One of the last pieces of the puzzle may soon be in place for Juneau's marijuana industry.
Marijuana testing facilities are moving forward in Alaska's capital, welcome news for Juneau's growers and manufacturers, who will see a small part of their risk melt away with the presence of local labs.
"We just saw the need and thought it would be a great venture," said Jessica Dreibelbis, manager of Southeast Alaska Laboratories LLC, which hopes to receive its local conditional-use permit at the end of July.
Under Alaska law, all cannabis must be tested by a state-licensed lab. But so far, only two labs have been approved and they're both in Anchorage.
For growers separated from those labs by sea and air – including all of Southeast – an additional risk comes into play: If businesses ship their product in the mail, via airplane or aboard a ship, they will be breaking federal law.
Whether federal agencies would actually enforce the law is an open question. Alaska's entire industry goes against federal law, the state's Alcohol and Marijuana Control Office director, Cynthia Franklin, has noted.
Still, in Juneau, some concern has arisen, according to City Planner Chrissy Steadman.
"They didn't want to cross into any gray areas," she said of marijuana businesses. When the labs started moving forward, "there was definitely a lot of relief."
Four more state license applications are in the works, two more in Southcentral, and two in Juneau — Southeast Alaska Labs and a brand-new application for Juneau Cannabis Testing Labs. That's compared to nearly 200 cultivation applications.
Dreibelbis' lab is backed by five other Southeast investors. At the end of April, the group got together to see if the lab would pencil out, and moved forward from there, Dreibelbis said.
She's already hired a scientific director – a state requirement for the labs, which requires substantial lab experience — and is in the midst of applying for a state license.
"Everything is just really falling into place nicely," Dreibelbis said.

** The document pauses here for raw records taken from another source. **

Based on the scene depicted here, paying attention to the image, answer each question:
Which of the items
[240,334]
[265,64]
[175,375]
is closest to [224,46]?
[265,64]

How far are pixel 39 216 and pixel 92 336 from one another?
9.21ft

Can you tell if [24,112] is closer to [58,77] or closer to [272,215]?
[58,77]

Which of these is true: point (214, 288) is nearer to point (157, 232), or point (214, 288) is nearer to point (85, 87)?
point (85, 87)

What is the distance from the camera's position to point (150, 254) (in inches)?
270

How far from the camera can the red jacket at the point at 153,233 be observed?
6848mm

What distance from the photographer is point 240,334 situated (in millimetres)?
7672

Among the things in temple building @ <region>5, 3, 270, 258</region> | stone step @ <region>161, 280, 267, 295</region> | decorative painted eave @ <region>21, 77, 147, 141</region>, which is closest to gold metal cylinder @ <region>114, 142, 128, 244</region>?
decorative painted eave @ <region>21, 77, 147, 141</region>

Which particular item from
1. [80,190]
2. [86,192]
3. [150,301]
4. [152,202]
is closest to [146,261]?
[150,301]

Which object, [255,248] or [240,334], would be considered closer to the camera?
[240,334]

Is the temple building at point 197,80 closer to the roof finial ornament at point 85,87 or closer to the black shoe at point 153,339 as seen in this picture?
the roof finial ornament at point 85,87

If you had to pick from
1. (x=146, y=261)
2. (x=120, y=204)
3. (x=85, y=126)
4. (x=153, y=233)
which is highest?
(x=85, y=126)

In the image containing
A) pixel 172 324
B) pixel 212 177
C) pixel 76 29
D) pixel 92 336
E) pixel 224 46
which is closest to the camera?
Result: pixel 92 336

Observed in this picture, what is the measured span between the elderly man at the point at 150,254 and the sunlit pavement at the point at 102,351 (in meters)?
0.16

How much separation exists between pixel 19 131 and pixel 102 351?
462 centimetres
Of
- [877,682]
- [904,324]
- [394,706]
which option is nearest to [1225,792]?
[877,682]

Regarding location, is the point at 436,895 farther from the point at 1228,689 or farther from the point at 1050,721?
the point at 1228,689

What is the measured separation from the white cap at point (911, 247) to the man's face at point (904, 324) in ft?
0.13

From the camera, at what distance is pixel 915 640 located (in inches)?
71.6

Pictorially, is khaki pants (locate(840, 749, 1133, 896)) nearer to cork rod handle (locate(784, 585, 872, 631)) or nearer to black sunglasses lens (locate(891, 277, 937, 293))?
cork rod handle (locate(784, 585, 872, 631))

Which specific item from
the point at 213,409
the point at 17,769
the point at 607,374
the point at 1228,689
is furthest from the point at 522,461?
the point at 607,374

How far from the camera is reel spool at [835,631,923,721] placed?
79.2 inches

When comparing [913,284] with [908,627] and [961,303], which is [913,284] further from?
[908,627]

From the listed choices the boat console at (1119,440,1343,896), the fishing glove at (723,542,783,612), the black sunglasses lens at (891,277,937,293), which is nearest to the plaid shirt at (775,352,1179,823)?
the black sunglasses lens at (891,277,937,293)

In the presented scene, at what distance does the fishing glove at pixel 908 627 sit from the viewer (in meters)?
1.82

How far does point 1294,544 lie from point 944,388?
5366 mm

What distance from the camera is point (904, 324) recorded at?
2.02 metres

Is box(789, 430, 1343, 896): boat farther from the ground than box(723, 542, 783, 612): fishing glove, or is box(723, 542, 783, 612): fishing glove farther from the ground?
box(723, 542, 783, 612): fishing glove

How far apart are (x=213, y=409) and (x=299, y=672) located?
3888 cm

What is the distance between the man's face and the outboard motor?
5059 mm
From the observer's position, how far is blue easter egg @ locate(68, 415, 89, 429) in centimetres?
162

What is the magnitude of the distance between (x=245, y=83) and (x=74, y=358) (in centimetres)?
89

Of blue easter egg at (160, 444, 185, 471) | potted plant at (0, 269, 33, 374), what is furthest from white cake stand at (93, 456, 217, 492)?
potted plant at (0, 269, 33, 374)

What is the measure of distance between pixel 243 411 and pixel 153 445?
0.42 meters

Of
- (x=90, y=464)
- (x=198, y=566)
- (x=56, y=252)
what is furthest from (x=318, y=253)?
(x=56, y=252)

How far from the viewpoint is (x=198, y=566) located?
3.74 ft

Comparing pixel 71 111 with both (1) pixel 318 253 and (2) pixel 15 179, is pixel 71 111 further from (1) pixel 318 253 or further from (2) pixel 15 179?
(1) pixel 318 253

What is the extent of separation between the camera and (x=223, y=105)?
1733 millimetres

For Dreibelbis, the concerns about shipping are real. Her lab won't accept any mailed or shipped marijuana samples.
"Negative, no way. There's no way I could test it and sign off on it," Dreibelbis said.

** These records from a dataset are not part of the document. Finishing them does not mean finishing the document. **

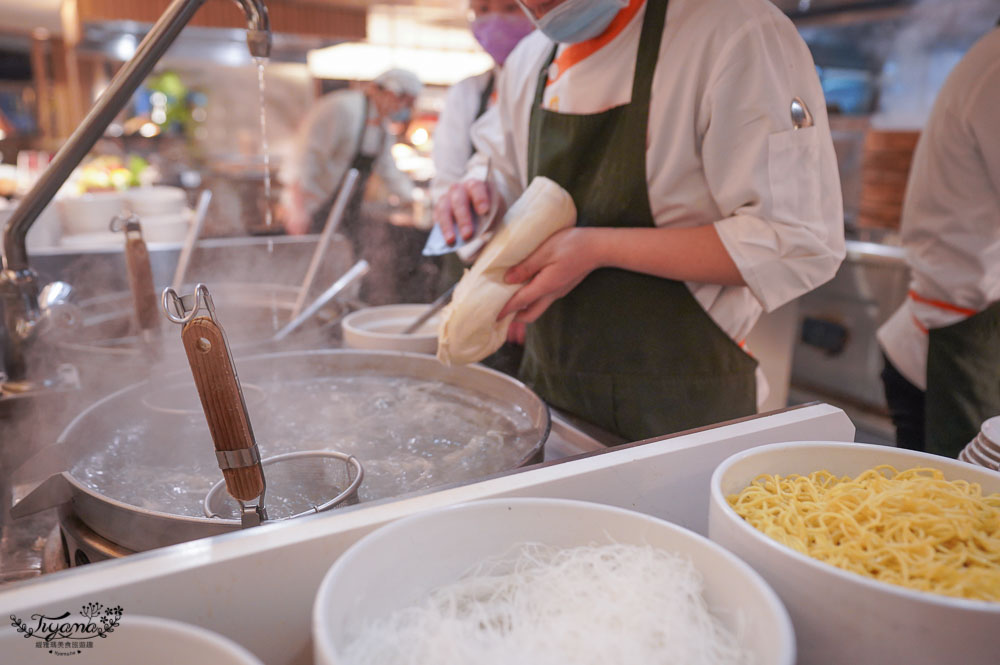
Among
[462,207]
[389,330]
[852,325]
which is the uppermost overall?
[462,207]

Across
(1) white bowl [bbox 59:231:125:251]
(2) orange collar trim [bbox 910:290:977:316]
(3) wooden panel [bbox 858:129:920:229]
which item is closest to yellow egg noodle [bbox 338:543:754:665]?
(2) orange collar trim [bbox 910:290:977:316]

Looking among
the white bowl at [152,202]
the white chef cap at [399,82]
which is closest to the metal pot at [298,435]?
the white bowl at [152,202]

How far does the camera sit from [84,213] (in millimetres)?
2721

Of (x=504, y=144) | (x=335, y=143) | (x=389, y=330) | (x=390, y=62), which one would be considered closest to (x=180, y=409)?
(x=389, y=330)

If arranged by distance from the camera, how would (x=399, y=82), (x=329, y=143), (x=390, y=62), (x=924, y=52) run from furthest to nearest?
(x=390, y=62) → (x=329, y=143) → (x=924, y=52) → (x=399, y=82)

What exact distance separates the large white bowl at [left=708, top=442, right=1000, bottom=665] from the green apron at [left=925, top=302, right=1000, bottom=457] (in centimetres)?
172

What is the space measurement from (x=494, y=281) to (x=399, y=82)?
3.18 meters

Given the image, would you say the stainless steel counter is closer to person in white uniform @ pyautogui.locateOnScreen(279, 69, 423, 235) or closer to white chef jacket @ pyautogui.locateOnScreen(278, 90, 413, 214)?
person in white uniform @ pyautogui.locateOnScreen(279, 69, 423, 235)

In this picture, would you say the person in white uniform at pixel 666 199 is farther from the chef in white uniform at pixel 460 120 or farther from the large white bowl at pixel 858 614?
the chef in white uniform at pixel 460 120

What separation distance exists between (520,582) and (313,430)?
0.66 meters

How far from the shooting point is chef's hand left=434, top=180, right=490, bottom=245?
125 centimetres

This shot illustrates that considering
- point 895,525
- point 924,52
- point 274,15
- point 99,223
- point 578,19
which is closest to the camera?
point 895,525

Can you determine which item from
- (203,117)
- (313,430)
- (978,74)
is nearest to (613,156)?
(313,430)

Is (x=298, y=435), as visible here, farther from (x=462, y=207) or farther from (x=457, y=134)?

"Unless for some reason the federal law makes an exception. But as of now, I would rather keep my license and do things legally than risk it for a couple samples," she said.
The lab will have a ground courier service, picking up samples from each of its clients.

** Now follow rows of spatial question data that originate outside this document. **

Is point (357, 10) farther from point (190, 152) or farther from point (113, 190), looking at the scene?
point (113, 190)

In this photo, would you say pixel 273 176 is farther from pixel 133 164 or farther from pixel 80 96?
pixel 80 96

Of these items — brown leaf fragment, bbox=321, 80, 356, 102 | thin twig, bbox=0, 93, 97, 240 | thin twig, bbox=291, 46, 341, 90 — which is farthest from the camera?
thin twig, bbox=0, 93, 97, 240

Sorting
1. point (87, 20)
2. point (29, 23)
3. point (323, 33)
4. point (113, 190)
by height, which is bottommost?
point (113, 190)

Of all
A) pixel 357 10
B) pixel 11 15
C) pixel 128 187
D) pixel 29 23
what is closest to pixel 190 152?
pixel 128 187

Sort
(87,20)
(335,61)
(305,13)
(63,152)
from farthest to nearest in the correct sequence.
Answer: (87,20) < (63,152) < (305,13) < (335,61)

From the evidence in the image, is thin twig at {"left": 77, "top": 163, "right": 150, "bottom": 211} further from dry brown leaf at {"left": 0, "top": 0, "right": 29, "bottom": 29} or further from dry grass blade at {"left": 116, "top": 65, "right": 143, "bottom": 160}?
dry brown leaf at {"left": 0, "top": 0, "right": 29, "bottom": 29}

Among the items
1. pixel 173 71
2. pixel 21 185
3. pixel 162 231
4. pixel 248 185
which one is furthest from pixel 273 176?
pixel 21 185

As testing businesses emerge, owners are adopting different strategies around risks in the fledgling industry. CannTest LLC in Anchorage was the first cannabis business to be approved for a state license. CEO Mark Malagodi told the Marijuana Control Board during a June 9 meeting that he would accept marijuana mailed to the lab.
"I will take this approach … until I am told by the Postal Service that cannabis companies are not allowed to work in the same manner as state drug facilities," Malagodi said in a later email, referencing the Alaska State Crime Lab, which mails samples of controlled substances as part of the forensic process.
For Paul Disdier, who hopes to open Juneau growing facility The Fireweed Factory LLC, the presence of a lab is welcome news.
"It eliminates a lot of the headache, and it's just going to make it much easier to do business because this, so far, has not been an easy business," Disdier said.
Still, he wasn't worried about having to ship his marijuana samples.
"I figured that the U.S. government wouldn't want to waste their time breaking into tiny little packages," Disdier said.
A third lab, Glacier Analytics, is also moving forward, the Juneau Empire reported last week. Co-owner Mitch Knottingham told the Empire that he and his wife had wanted to get into the industry for a while, and setting up a lab made sense for both them and the community.
Glacier Analytics hasn't applied for a city license yet, Steadman said, and it is not listed on the state's website of applications. Attempts to reach the Knottinghams were not successful.
Southeast Alaska Laboratories won't purchase its equipment until it gets approval from the city, Dreibelbis said. Once its Juneau operations are in place, the company will look into opening locations in other Southeast communities, like Sitka and Ketchikan.
The lab will go before the city planning department on July 26.
"We don't anticipate there being a whole lot of concerns with these facilities," Steadman said.